> [PASSAGE CHOISI]
Après avoir décidé rapidement de la réappropriation par l’Etat de certains hôtels, le Gouvernement doit donc relancer rapidement l’activité touristique à destination des français et des autres européens. L’Etat tunisien pourrait d’ailleurs lancer une grande campagne de promotion en Europe.
Mais ensuite, il conviendrait que dans le cadre d’un plan audacieux soient programmés deux « mouvements ». En premier lieu une élévation en gamme, car la concurrence est vive dans ce secteur autour de la méditerranée. En second lieu, un élargissement des zones et activités touristiques vers d’autres sites que la côte, avec mixage des séjours détente- culture. De tels « produits » ne s’adressent pas tout à fait au même public qu’auparavant. Ce changement accompagnerait judicieusement la montée en gamme.

> [DOCUMENTS FOURNIS]

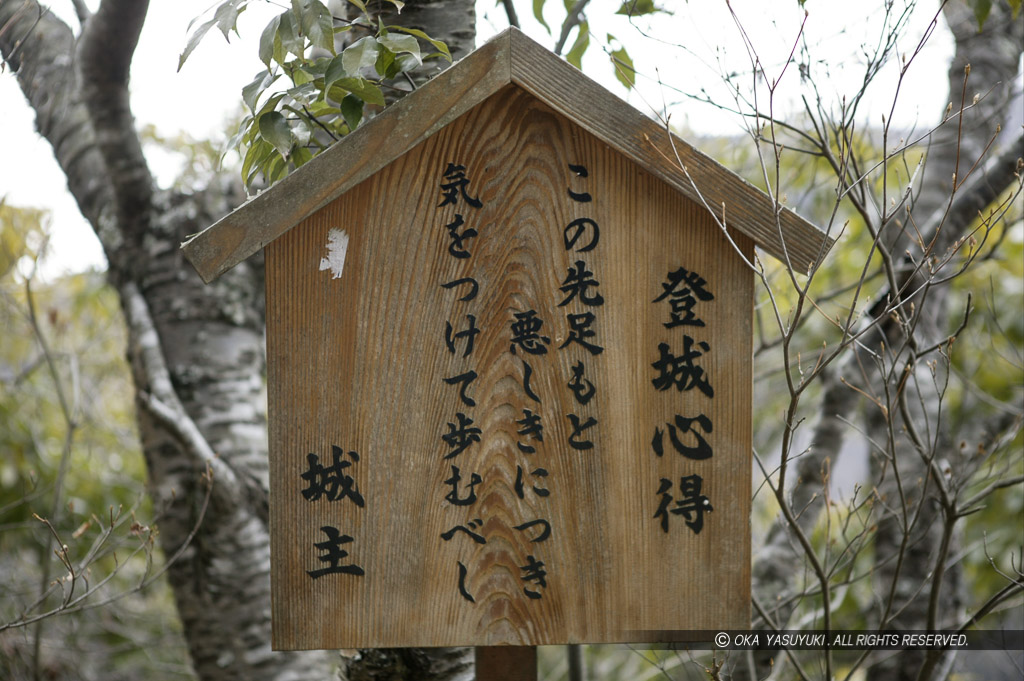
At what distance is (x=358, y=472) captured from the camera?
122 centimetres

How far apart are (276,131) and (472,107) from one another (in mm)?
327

--

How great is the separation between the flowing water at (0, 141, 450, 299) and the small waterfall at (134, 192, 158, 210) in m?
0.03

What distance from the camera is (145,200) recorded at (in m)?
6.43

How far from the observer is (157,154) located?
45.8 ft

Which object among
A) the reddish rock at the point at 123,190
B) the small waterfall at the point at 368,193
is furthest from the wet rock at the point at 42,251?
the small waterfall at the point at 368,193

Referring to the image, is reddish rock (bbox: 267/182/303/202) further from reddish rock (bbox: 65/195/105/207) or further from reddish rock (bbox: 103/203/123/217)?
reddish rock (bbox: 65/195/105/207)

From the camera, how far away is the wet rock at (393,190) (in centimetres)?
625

---

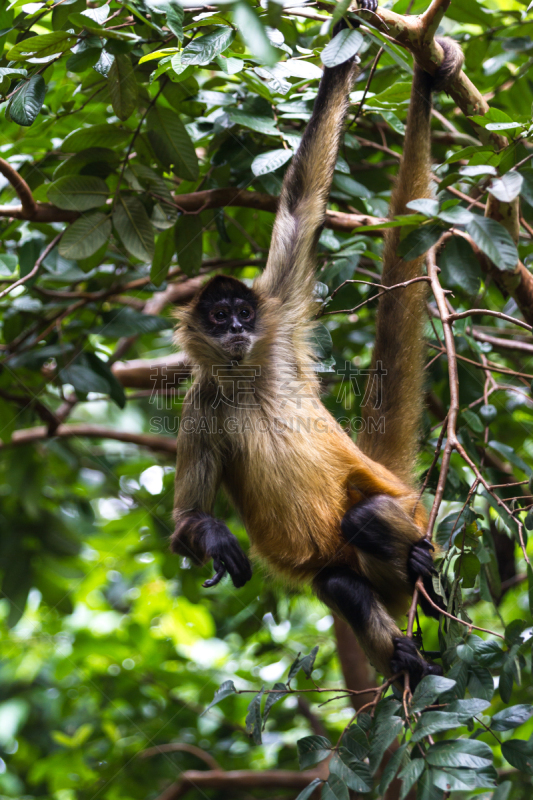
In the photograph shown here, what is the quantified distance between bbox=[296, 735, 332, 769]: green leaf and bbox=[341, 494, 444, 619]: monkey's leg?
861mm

> [TRAVAIL À FAIRE]
a – D'après le passage sur le tourisme tunisien, dans quelle région l'État tunisien pourrait-il lancer une grande campagne de promotion ?
b – Recopiez le passage sur le tourisme tunisien depuis « Après avoir décidé » jusqu'à « promotion en Europe. ».
c – Rédigez la suite du passage sur le tourisme tunisien à partir de sa dernière phrase.
Les entrées n'ont aucun rapport avec le passage sur le tourisme tunisien.

> [RÉPONSES PROPOSÉES]
a – En Europe.

b –
Après avoir décidé rapidement de la réappropriation par l’Etat de certains hôtels, le Gouvernement doit donc relancer rapidement l’activité touristique à destination des français et des autres européens. L’Etat tunisien pourrait d’ailleurs lancer une grande campagne de promotion en Europe.

c –
Ce sont là quelques pistes pour relancer une économie tunisienne déjà assez développée, mais au profit de bénéficiaires trop peu nombreux. Contrairement à l’opinion trop fréquente, le régime politique dictatorial qui vient d’être renversé, qui avait pu, à ses débuts, rassurer des investisseurs craintifs, avait fini, depuis une décennie, par être un frein. En cas de succès l’obligation de « partager » avec un petit groupe de « cleptokrates » était devenu un obstacle. Il est aujourd’hui levé. La Tunisie démocratique doit trouver aisément un appui fort et amical en France pour son nouveau développement.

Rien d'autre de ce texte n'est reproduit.